XML Indexes for Case-Insensitive Search

DB2 10 allows you to define case-insensitive indexes and search very efficiently for string values regardless of their upper case or lower case spelling. For example, to enable case-insensitive search of employee names, you could create the following index:

create unique index idx1 on dept(deptdoc) generate key using
xmlpattern ‘/dept/employee/name/fn:upper-case(.)‘ as sql varchar(40);

This index stores all key values in upper-case. To find employees with names such as Peter Pan, PETER PAN,  Peter PAN, pEtEr pAn, etc. you could write the following query that can use the index above:

SELECT *
FROM dept
WHERE XMLEXISTS(‘$DEPTDOC/dept/employee[name/fn:upper-case(.) = “PETER PAN”]’);

Index support for Prefix Search

Previously, the following query with the fn:starts-with() function could not use an XML index to find all employees whose name starts with “Jo”:

SELECT *
FROM dept
WHERE XMLEXISTS(‘$DEPTDOC/dept/employee[fn:starts-with(name, “Jo”)]’);

In DB2 10, this query can benefit from existing XML indexes of type VARCHAR(n) that may exist on the <name> element.

XML Indexes for Existential (Structural) Predicates

An existential predicate, sometimes called structural predicate, is a predicate that checks the existence of an XML element or attribute in an XML document, regardless of its value.

For example, imagine you want to find all documents that contain a <comment> element for an employee. One of the following queries comes to mind:

SELECT *
FROM dept
WHERE XMLEXISTS(‘$DEPTDOC/dept/employee[comment]‘);

SELECT *
FROM dept
WHERE XMLEXISTS(‘$DEPTDOC/dept/employee[fn:exists(comment)]‘);

To support such queries, DB2 10 allows you to create an XML index with the fn:exists function, like this:

create unique index idx1 on dept(deptdoc) generate key using
xmlpattern ‘/dept/employee/fn:exists(comment)‘ as sql varchar(1);

This index must be defined as VARCHAR(1) and each index key represents true or false to indicate the existence of the <comment> element in a given document.

Friendly XML query behavior

DB2 10 also includes several enhancements that make XML queries behave in a more friendly manner. Let’s look at just one of several cases. For example, consider the following query that has a numeric predicate on the @id attribute:

select *
from dept
where xmlexists(‘$DEPTDOC/dept[@id = 15]’);

What happens if this query encounters an XML document where the @id attribute has a non-numeric string value such as “WW Sales”?  In DB2 9.x this situation would cause a type error at run-time and the query would fail and abort with an error message.
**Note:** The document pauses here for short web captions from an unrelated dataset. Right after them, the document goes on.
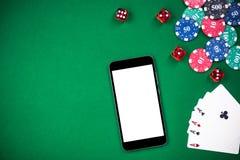En la línea juego falso encima de plantilla Casino y póker imagen de archivo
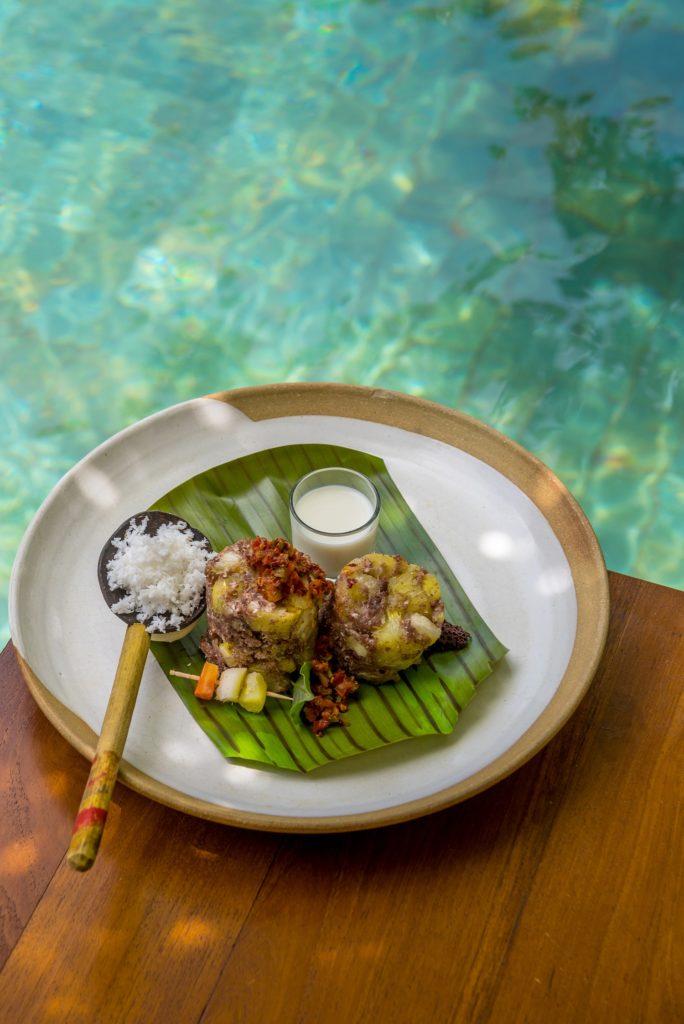 Vegan-Food-being-served-at-Jetwing-Ayurveda-Pavilions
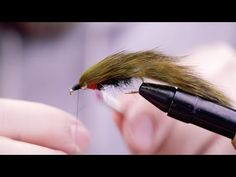 VIDEO: How To Tie The Beadhead Flash Zonker – The Wade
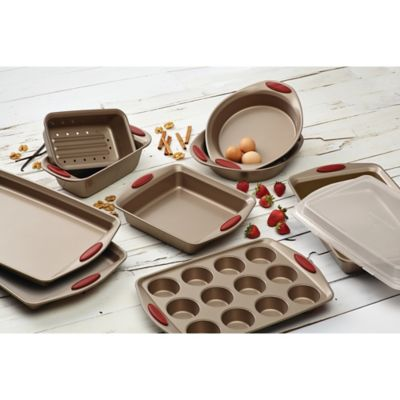 Rachael Ray Cucina NonStick Bakeware Collection in Brown
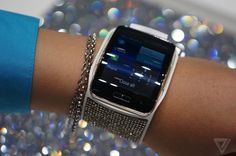 Samsung's Galaxy Note 4 and Gear S Swarovski editions scream of opulence   The Verge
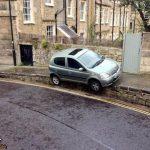 پارک کردنهای خندهدار در خیابانهای انگلیس + تصاویر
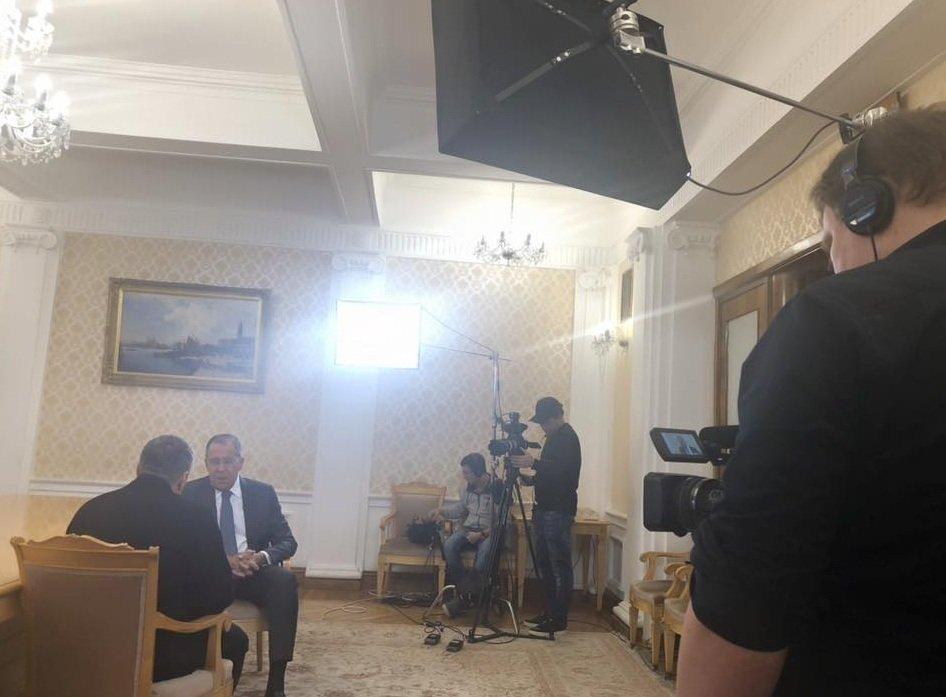 Лавров: в американском обществе нет запроса на русофобию, но антироссийская линия агрессивно навязывается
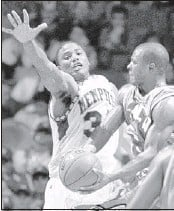 ?? SHOUN A. HILL/ THE COMMERCIAL APPEAL FILES ?? Forward Omar Sneed (seen in 1998) averaged 18.8 points over his two seasons at the University of Memphis, 1997-99. Sneed is back this weekend to watch his son in an AAU tournament.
Although this behavior was compliant with the language standard, it is not very useful. If you look for the department with id = 15, any department with non-numeric id can never be a match. Therefore, DB2 10 simply evaluates the predicate to FALSE in this case, i.e. ignores the document with the non-numeric id, and continues processing the query.

Binary XML client/server communication

With DB2 10, Java applications can choose the format in which XML is transmitted between the application and the DB2 server. You can choose between traditional textual XML and a new binary XML format that is a compressed on-the-wire format for XML.

On the application side, the encoding and decoding of XML to and from the binary format is performed by the JDBC driver (JCC 4.9 or higher). The JDBC driver can convert the binary XML format to and from a text,  DOM, SAX, or StAX representation. The use of binary XML provides the most notable performance gain for Java applications that already consume or produce XML in SAX format.

Applications can exchange XML with the DB2 server (through inserts, queries, etc.) and completely avoid the serialization of XML to text, i.e. neither the client nor the server needs to deal with textual XML for the purpose of insert or retrieving XML. Eliminating the parsing and serialization of textual XML can enable significantly better end-to-end performance.

Other IBM products that support this binary XML communication format include DB2 10 for z/OS, the WebSphere Application Server XML Feature Pack, and the WebSphere Datapower appliance.

Query Performance Enhancements

DB2 10 also includes a number of performance improvements for common types of XML queries, including many types of queries that use the XMLTABLE function.